Domenica di Pentecoste
M Mons. Vincenzo Paglia
00:00
00:00

Vangelo (Gv 20,19-23) - La sera di quel giorno, il primo della settimana, mentre erano chiuse le porte del luogo dove si trovavano i discepoli per timore dei Giudei, venne Gesù, stette in mezzo e disse loro: «Pace a voi!». Detto questo, mostrò loro le mani e il fianco. E i discepoli gioirono al vedere il Signore. Gesù disse loro di nuovo: «Pace a voi! Come il Padre ha mandato me, anche io mando voi». Detto questo, soffiò e disse loro: «Ricevete lo Spirito Santo. A coloro a cui perdonerete i peccati, saranno perdonati; a coloro a cui non perdonerete, non saranno perdonati».
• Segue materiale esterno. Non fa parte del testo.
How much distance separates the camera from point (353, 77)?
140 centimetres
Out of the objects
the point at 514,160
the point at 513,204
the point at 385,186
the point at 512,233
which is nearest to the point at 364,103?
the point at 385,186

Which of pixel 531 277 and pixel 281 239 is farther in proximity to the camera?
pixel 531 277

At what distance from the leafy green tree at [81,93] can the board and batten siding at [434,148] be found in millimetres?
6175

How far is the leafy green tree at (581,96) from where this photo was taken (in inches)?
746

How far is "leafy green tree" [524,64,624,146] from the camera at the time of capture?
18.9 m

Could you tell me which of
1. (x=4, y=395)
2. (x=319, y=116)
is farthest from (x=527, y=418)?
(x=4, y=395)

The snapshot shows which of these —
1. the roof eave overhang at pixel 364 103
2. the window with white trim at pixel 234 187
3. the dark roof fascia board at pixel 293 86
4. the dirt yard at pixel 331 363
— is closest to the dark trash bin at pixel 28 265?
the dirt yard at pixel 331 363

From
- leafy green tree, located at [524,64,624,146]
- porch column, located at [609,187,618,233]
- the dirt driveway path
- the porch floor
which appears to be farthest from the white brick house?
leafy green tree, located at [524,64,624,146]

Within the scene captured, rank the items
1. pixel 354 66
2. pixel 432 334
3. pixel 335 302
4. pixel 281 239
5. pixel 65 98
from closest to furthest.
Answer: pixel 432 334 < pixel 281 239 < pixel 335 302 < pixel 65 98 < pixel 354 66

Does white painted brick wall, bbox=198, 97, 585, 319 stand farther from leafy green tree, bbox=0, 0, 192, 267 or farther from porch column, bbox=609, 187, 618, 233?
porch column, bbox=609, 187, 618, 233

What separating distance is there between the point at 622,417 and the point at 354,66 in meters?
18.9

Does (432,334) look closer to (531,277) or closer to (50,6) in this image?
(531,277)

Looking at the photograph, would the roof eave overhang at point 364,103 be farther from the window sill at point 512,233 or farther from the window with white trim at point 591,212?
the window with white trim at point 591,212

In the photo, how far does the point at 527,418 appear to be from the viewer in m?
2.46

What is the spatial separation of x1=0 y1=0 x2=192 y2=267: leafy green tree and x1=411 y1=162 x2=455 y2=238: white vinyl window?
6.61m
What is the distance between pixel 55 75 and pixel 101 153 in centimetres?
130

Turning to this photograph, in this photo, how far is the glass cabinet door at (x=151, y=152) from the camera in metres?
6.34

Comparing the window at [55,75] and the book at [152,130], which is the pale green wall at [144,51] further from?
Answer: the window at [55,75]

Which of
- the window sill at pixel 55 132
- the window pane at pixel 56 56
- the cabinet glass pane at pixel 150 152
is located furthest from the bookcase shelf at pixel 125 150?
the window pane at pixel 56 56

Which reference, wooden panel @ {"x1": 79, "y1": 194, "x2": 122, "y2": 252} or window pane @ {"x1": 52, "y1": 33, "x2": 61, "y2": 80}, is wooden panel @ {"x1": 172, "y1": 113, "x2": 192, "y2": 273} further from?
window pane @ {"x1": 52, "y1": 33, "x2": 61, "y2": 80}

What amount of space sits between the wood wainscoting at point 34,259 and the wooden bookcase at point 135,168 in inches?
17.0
Il commento al Vangelo a cura di Monsignor Vincenzo Paglia

Abbiamo letto negli Atti degli Apostoli la narrazione della Pentecoste che Luca pone come un evento fondatore del tempo della Chiesa, un tempo che inizia, appunto, con una irruzione dello Spirito. Già il Battista lo aveva previsto indicando Gesù: «Egli vi battezzerà in Spirito Santo e fuoco» (Lc 3,16). La Chiesa nasce come un popolo raccolto e guidato dallo Spirito Santo. Nasce non da sé stessa, ma dall’Alto. Lo Spirito spinse quella piccola comunità a vincere la paura e a uscire sulla piazza che – al fragore che era stato sentito – si era nel frattempo riempita di una folla di gente «di ogni nazione che è sotto il cielo». Tutti i presenti nel cenacolo furono pieni di Spirito Santo: «E cominciarono a parlare in altre lingue» (At 2,4). Potremmo dire che è la prima faccia del miracolo della Pentecoste: la trasformazione di quel piccolo gruppo in una comunità unita dalla passione per il Vangelo. È in primo piano la comunità, non i singoli discepoli. Non a caso Luca nota che prima della Pentecoste era stato appena eletto anche il dodicesimo apostolo. C’è un nuovo soggetto che viene creato dallo Spirito e che viene spinto a uscire per comunicare il Vangelo a tutti i popoli della terra. E iniziarono subito a parlare di Gesù: quel profeta che era stato crocifisso, il Padre lo aveva fatto risuscitare dai morti. È il cuore della predicazione cristiana di ogni tempo. C’è poi la seconda faccia del miracolo: l’unità dei popoli della terra che si erano radunati davanti alla piazza del cenacolo, provocata dalla predicazione del Vangelo. Luca, con una efficacia narrativa, li fa presentare per nome, come in un appello, uno a uno: «Siamo Parti, Medi, Elamiti…, Cretesi e Arabi… stranieri di Roma… e li udiamo parlare nelle nostre lingue». È la prima globalizzazione operata dallo Spirito per mezzo della Chiesa, di quella comunità, di quel “noi” che vuole unire i popoli della terra. Ciascuno di loro conserva il proprio nome, la propria identità ma, nello stesso tempo, tutti iniziarono a sentirsi un unico popolo riunito dall’unico Vangelo. Diversi eppure uniti. Anche oggi il mondo ha bisogno di una nuova irruzione dello Spirito. I conflitti si sono moltiplicati, le ingiustizie allargate… C’è bisogno di una nuova Pentecoste per questo tempo difficile e complesso. C’è bisogno che quel «soffio di vento» provochi nuovi sconvolgimenti a partire dai cuori dei credenti.